Model architecture. The model follows the dense decoder‑only Transformer design of LLaMA: 24 layers, hidden size 2048, 16 attention heads, feed‑forward dimension 5504, RoPE positional embeddings (θ = 10 000), maximum context length 4096 tokens, SiLU activation, RMSNorm, and separate input/output embedding matrices. The total parameter count is 1.36 B. The authors deliberately avoid sparse or Mixture‑of‑Experts (MoE) variants because routing complexity and communication overhead would outweigh any parameter‑efficiency gains on a modest 2 × A100 setup.
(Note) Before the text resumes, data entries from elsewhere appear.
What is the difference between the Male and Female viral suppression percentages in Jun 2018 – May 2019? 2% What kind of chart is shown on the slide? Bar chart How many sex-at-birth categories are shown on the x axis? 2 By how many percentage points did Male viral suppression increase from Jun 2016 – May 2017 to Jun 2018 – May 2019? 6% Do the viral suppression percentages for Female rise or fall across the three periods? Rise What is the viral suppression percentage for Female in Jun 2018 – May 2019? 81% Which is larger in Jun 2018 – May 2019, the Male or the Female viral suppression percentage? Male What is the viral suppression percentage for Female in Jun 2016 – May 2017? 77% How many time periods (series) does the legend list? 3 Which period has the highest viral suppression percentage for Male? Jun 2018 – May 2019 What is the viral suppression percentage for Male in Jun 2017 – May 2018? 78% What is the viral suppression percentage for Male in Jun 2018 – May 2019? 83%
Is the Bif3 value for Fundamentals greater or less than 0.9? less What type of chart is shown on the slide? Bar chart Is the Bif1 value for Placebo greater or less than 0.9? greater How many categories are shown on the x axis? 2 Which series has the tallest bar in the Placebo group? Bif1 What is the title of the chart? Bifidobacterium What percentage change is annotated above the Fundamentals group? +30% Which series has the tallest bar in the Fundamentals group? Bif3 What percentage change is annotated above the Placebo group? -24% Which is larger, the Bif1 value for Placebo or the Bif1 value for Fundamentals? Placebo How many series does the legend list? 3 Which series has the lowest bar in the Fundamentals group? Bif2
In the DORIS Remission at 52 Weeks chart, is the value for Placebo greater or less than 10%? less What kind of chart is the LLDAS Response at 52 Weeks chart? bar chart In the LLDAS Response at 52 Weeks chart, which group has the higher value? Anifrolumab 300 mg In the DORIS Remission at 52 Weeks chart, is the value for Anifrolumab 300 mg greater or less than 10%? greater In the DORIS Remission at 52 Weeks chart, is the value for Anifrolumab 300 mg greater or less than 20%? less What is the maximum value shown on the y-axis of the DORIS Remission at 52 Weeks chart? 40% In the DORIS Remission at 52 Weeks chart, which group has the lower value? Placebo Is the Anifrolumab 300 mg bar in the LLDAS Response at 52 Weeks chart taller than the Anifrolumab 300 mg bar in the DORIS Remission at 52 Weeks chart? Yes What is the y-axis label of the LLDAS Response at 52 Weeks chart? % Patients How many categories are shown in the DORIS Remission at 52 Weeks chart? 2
Training infrastructure and curriculum. Training runs on two NVIDIA A100 GPUs (80 GB each) using data‑parallelism with gradient accumulation to achieve an effective global batch size of 512–2 048 sequences. Mixed‑precision (bfloat16) and ZeRO Stage 2 memory optimizations keep GPU memory usage within limits, while activation checkpointing further reduces the footprint. The total compute budget is estimated at 5 000–8 000 GPU‑hours.

A three‑stage curriculum is employed: (1) textual warm‑up on abstracts, introductions, and conclusions; (2) full LaTeX bodies with theorem and proof environments; (3) a mixed curriculum that balances prose and formula‑heavy sections. Although the model can handle 4096‑token contexts, training sequences are limited to 768 tokens to maximize throughput.

Experimental findings. Across 24 runs the authors explore hyper‑parameter variations, dataset scales, and preprocessing tweaks. Small‑data experiments (≈20 GB) show unstable loss curves with oscillations and high plateau values, confirming that the model is data‑hungry. Scaling up to the full 200 GB corpus yields smooth loss decay and stable convergence. The authors note that the Chinchilla scaling law (T ≈ 20 × P) would suggest ~27 B tokens for optimal compute efficiency, but they deliberately train on 52 B tokens, placing the model in a “data‑rich” regime (≈38 tokens per parameter). This choice improves the model’s ability to capture diverse mathematical notation and proof patterns at the cost of over‑training relative to pure compute‑optimality.

Infrastructure bottlenecks. I/O throughput emerges as a primary limitation; streaming the 200 GB dataset from NVMe storage caps GPU utilization at ~85 %. The authors mitigate this with parallel data loading pipelines and high‑speed storage. Memory pressure is alleviated through activation checkpointing and Fully‑Sharded Data Parallel (FSDP), achieving roughly a 30 % reduction in memory consumption without harming convergence.

Conclusions and impact. The paper does not propose a new model architecture; instead, it delivers a transparent, reproducible blueprint for training domain‑specific scientific LLMs on modest hardware. It highlights how preprocessing decisions, tokenizer design, curriculum scheduling, and hardware‑aware optimizations collectively dictate model quality. The work serves as a practical reference for researchers who lack access to massive clusters but wish to build high‑performing scientific language models. Future directions include systematic comparison of domain‑trained tokenizers, exploration of sparse MoE models under similar constraints, and extending context windows to improve long‑range reasoning in mathematics and physics.